We spent a lovely 3 days and nights in the Straits, anchoring up against Fraser Island (a World Heritage site and the biggest sand island in the world) each afternoon.  By day we motored the tricky passages, always on the lookout for the next red or green buoy (sometimes miles apart) and wary of the shoaling water which can strand even shallow-draft boats after a moment's inattention (we watched it happen to others).  Once the hook was down we'd walk the beaches and forest trails, carrying sticks to protect ourselves should a dingo pack approach us.  Although we'd hoped to see these golden wild dogs we never did, but we did see several dolphins, turtles and dugongs in the water.  On the shores egrets waded while white and bronze Brahminy kites hunted overhead.
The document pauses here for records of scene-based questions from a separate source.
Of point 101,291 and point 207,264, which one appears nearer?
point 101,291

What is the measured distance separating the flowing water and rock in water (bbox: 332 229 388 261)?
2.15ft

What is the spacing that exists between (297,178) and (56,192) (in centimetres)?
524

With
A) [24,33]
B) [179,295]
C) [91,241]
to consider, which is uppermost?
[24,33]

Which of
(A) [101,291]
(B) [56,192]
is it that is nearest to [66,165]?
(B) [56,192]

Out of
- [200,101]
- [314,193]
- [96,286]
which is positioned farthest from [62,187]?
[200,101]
Carpet Python we found while walking on Fraser Island
Carpet Python we found while walking on Fraser Island

A light south-westerly breeze came up on May 29 and we crossed Hervey Bay by daylight, dodging commercial fishing lines that were strung for a mile or more.  We carried on through the night and the next day, passing Capricorn Point which marked our entry back into the tropics.  Could have fooled us as we stood watch in long pants, fleece jackets and socks!  We made a welcome landfall at Great Keppel Island where we spent 2 nights, both to rest and to enjoy the company of 2 cruising boats we'd known in Brisbane.

From Great Keppel we coast-hopped with our friends for 2 days with stops at the uninhabited inlets of Port Clinton and Island Head Creek.  These are military zones and sometimes off-limits to yachts (but the military seems to be in East Timor these days).  Going ashore is not only prohibited, it's potentially dangerous as we were now in saltwater crocodile land!  The anchorages were beautiful, with mangrove and sand-hill rimmed shores under 600' (200m) green and rocky peaks.  The tides in this part of the coast can reach 25' (8m) and it was always intriguing to see the receding water expose vast sandy beaches.
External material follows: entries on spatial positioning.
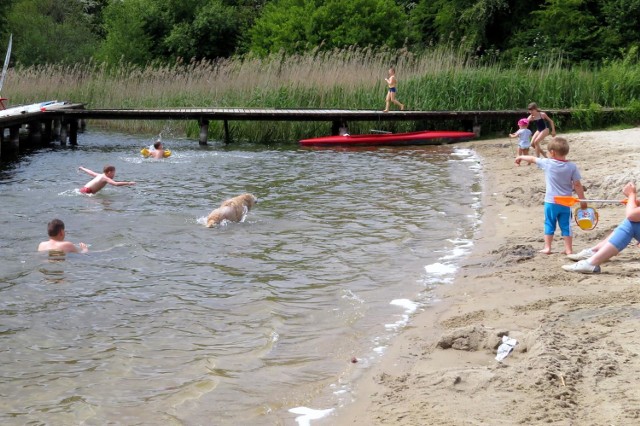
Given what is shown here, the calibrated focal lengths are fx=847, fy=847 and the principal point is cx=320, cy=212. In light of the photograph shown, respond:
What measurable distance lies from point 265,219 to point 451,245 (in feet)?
11.2

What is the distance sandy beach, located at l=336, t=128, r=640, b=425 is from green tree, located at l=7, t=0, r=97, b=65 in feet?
121

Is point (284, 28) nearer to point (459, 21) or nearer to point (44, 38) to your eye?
point (459, 21)

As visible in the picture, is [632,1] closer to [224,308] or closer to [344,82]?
[344,82]

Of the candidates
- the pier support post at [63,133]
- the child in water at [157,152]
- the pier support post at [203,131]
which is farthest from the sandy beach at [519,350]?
the pier support post at [63,133]

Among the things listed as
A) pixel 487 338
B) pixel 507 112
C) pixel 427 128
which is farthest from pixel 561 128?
pixel 487 338

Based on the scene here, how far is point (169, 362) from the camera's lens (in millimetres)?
6746

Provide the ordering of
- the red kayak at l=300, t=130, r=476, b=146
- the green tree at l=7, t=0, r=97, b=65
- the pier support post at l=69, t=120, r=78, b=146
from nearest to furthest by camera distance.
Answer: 1. the red kayak at l=300, t=130, r=476, b=146
2. the pier support post at l=69, t=120, r=78, b=146
3. the green tree at l=7, t=0, r=97, b=65

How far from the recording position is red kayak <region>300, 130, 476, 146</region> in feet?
77.0

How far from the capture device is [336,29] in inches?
1390

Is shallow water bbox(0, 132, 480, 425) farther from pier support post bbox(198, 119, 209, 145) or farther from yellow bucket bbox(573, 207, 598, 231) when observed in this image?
pier support post bbox(198, 119, 209, 145)

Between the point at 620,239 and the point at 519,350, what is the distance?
2531mm

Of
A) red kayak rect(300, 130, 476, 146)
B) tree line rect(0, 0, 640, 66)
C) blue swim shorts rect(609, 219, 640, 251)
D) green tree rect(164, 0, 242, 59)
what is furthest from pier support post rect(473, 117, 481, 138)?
green tree rect(164, 0, 242, 59)

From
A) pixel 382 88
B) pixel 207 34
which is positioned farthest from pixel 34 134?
pixel 207 34

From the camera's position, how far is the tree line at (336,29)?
1385 inches
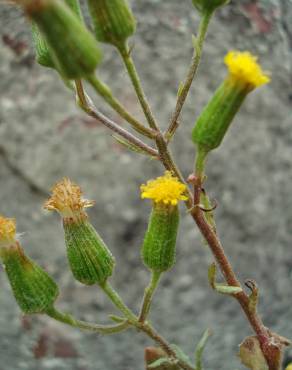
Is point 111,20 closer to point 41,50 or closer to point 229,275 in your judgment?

Contintental islands are high and rugged
Rugged scenery of the Percy Islands

The last few days we've had several marvelous off-the-wind rollicking sails of 35-60 miles, bringing us to Northeast Percy Island, Scawfell Island, and Thomas Island in the Whitsundays.  These beautiful hilly islands are not part of the Great Barrier Reef but are "continental islands" in that they were formed from the continent itself.  With their rugged rocky shores, deep bays, clear water, and pristine beaches they remind us somewhat of the islands of the Pacific Northwest.  Sea eagles, osprey and Brahminy kites hunt from the snags, loggerhead and green turtles float near the boat (we can hear the puff of their breath!) and pods of dolphins (some with half-size young) swim under our bows.

Sue and the biggest fish ever landed on Ocelot
Spanish Mackerel. Yum!

Yesterday we brought aboard the largest fish ever to grace the cockpit of Ocelot.  It was a 51" (1.3m) long, 42 lb (19Kg) Spanish mackerel from which Jon carved 28 lbs (13Kg) of boneless fillets!  We'll be eating well for a long time!
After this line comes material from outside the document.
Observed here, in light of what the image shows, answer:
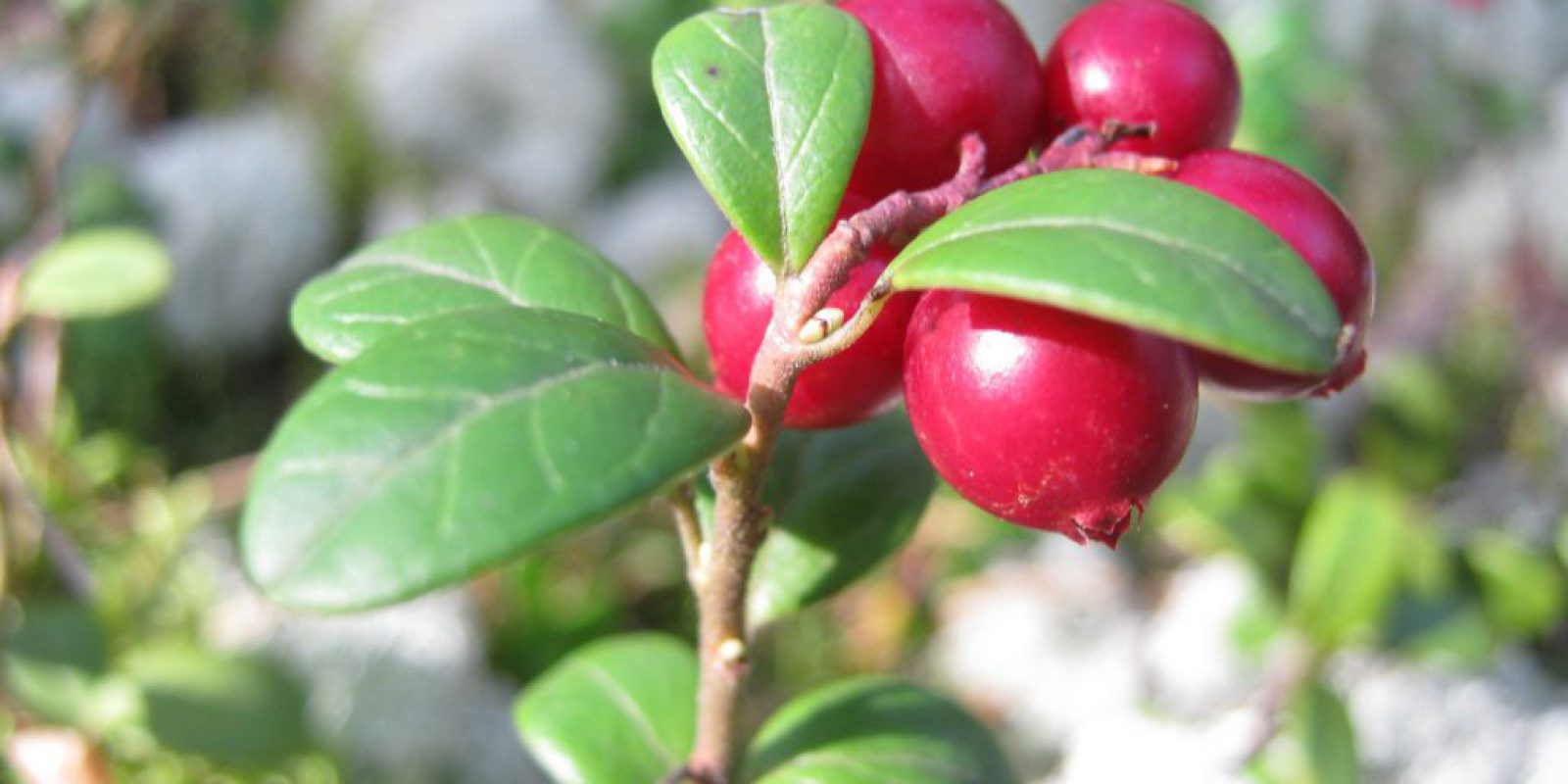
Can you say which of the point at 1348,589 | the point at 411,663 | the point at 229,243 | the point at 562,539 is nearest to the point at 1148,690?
the point at 1348,589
From Thomas Island we had a rollicking good sail (averaging over 9 knots) to Airlie Beach, the first town we've visited in several weeks.  We're looking forward to time with old cruising friends who own Queensland Yacht Charters.  They helped propel us into this great sailing adventure by loaning us a charter boat back in 2000 so we could see how the kids liked it, right here in the Whitsundays.  It was a monohull, which made us realize we really wanted a catamaran!

Our current plans are to visit more friends in Townsville, then continue north to Cairns and Lizard Island, which is supposed to be beautiful and provide excellent access to the Great Barrier Reef.  Then we'll continue north up the York Peninsula and around to Darwin to join the Darwin-Indonesia rally in the next month.